Tarefas a realizar:
(a) De acordo com o texto em estudo, em que momento o exame de necessidade deve ser feito?
(b) Com base no texto em estudo, explique por que uma norma penal já editada continua sujeita ao exame de necessidade.
(c) Liste todas as verificações que, segundo o texto em estudo, o exame de adequação das normas penais deve incluir.

Texto em estudo:
= = = = =

O exame de adequação ou de idoneidade pode ser sintetizado na relação de adequação medida-fim. O Estado sempre objetiva um fim, consubstanciado no interesse público. Para o alcance de tal fim, necessário se faz o desencadeamento de meios, a execução de medidas. Tais meios devem ser adequados e idôneos à consecução desses fins, caso contrário, mostram-se inidôneos e, por consequência, desproporcionais, na medida em que não superaram a primeira fase do juízo de proporcionalidade (FELDENS, 2005). Se o Estado objetiva a segurança viária, parece adequado editar norma administrativa que imponha multa a quem transitar acima da velocidade permitida. Inadequada, por seu turno, seria a edição de lei penal que, também objetivando a segurança no trânsito, previsse pena de prisão ao motorista que excedesse a velocidade máxima.

No que diz respeito às normas penais, inicialmente há que se identificar o bem jurídico que se pretende proteger e, especialmente, quais os fins mediatos e imediatos da proteção, para que se possa determinar se o legislador se excedeu ou não no rigor da pena. Depois, o exame de adequação deve passar pelo crivo constitucional, a fim de averiguar se sua proteção jurídico-penal não é ilegítima, ou, noutros termos, se o bem jurídico não está proscrito e se é, igualmente, relevante socialmente (FELDENS, 2005).

A necessidade ou exigibilidade confunde-se mesmo com os aspectos da subsidiariedade e da intervenção mínima, na medida em que condiciona a validade da norma penal à não disponibilidade, por parte do Estado, de outro meio menos gravoso e eficaz ao alcance do fim desejado, de modo que seja inexigível outra ação estatal que não a vinculada à criação da lei penal.

O exame de necessidade deve ser realizado aprioristicamente à elaboração da norma. Contudo, depois de editada, esta restará eternamente vinculada e sujeita ao exame de necessidade, para acompanhar a evolução social, o desenvolvimento das ciências

etc. Uma vez detectada a possibilidade de se alcançar com norma não penal, de modo mais eficaz e menos gravoso, a mesma proteção jurídica que com a lei penal se almeja, esta há de ser excluída do ordenamento, em favor de intervenções civis ou administrativas. Digna de nota é a relação necessidade-eficácia que se espera da norma, ou seja, a eficiência é elemento norteador na tomada de decisão. Vale dizer que, mesmo que haja meio menos gravoso para se proteger o bem jurídico, ele deve mostrar-se no mínimo igualmente eficaz à norma penal que pretende substituir (FELDENS, 2005).

= = = = =

Registros:

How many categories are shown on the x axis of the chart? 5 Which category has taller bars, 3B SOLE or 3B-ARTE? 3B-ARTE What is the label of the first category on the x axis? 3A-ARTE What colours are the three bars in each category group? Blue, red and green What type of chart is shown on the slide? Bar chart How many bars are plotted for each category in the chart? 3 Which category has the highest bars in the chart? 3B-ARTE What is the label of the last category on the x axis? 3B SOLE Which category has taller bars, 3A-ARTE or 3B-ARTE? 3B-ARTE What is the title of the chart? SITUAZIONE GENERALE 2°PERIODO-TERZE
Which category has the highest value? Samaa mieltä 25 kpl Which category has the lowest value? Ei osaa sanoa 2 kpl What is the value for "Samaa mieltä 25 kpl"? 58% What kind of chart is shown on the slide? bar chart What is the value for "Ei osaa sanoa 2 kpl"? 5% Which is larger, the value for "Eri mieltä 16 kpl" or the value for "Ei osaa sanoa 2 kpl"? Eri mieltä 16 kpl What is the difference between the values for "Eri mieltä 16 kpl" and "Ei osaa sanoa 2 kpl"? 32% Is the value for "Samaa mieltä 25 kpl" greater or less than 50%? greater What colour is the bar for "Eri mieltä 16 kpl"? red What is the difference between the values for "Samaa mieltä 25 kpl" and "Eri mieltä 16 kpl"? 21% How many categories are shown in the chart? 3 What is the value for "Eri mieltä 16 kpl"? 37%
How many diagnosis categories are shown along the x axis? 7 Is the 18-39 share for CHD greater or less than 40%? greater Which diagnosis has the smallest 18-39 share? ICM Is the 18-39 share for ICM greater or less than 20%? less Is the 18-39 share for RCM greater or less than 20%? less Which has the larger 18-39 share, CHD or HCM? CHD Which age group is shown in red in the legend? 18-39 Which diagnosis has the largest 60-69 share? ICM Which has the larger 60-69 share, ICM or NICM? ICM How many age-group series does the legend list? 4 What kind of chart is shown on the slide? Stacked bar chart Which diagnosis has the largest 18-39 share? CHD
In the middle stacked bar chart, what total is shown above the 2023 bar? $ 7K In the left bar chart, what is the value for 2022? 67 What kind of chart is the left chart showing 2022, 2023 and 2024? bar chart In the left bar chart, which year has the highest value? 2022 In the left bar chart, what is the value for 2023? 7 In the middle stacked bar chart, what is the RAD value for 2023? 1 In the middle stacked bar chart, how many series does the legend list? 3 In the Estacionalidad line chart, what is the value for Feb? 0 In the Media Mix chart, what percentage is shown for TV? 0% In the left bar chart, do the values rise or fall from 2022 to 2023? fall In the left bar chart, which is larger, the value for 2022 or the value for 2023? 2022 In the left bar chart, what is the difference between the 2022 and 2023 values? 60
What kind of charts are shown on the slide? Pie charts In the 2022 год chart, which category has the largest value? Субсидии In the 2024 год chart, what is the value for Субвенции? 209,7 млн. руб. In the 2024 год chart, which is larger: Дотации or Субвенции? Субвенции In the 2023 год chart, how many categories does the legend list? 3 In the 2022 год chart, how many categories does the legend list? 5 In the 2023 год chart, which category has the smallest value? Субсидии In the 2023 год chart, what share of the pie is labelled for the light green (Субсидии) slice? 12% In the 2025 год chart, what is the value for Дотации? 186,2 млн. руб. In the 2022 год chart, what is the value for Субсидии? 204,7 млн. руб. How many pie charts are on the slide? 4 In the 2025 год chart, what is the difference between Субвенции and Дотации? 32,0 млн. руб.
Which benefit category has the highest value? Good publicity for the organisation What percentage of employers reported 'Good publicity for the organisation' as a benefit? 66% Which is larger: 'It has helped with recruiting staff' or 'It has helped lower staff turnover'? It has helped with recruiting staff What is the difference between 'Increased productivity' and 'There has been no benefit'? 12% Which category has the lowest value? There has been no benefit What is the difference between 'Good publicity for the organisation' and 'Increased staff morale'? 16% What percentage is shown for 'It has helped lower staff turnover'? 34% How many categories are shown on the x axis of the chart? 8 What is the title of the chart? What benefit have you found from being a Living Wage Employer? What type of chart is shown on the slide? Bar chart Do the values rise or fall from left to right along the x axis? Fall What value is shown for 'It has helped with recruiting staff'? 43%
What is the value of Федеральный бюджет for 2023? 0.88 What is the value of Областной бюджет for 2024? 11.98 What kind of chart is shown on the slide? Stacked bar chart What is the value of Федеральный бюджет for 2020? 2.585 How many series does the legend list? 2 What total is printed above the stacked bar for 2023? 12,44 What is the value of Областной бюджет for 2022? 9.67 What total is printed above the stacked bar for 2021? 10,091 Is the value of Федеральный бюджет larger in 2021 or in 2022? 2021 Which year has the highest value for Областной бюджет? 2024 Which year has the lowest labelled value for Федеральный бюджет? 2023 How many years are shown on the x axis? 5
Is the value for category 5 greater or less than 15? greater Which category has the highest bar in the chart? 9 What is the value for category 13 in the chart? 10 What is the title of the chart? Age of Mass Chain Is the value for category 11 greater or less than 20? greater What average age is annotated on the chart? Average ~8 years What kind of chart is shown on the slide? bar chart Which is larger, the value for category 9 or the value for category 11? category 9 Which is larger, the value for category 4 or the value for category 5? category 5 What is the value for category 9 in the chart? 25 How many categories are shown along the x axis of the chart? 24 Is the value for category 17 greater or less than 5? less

= = = = =

Respostas às tarefas:
(a) Deve ser feito aprioristicamente, isto é, antes da elaboração da norma.

(b) Depois de editada, a norma permanece vinculada ao exame de necessidade para acompanhar a evolução social e o desenvolvimento das ciências. Assim, se uma norma não penal puder garantir a mesma proteção jurídica de modo mais eficaz e menos gravoso, a lei penal deve ser excluída do ordenamento.

(c)
- Identificar o bem jurídico que se pretende proteger.
- Identificar os fins mediatos e imediatos da proteção.
- Averiguar se o bem jurídico não está proscrito.
- Averiguar se o bem jurídico é relevante socialmente.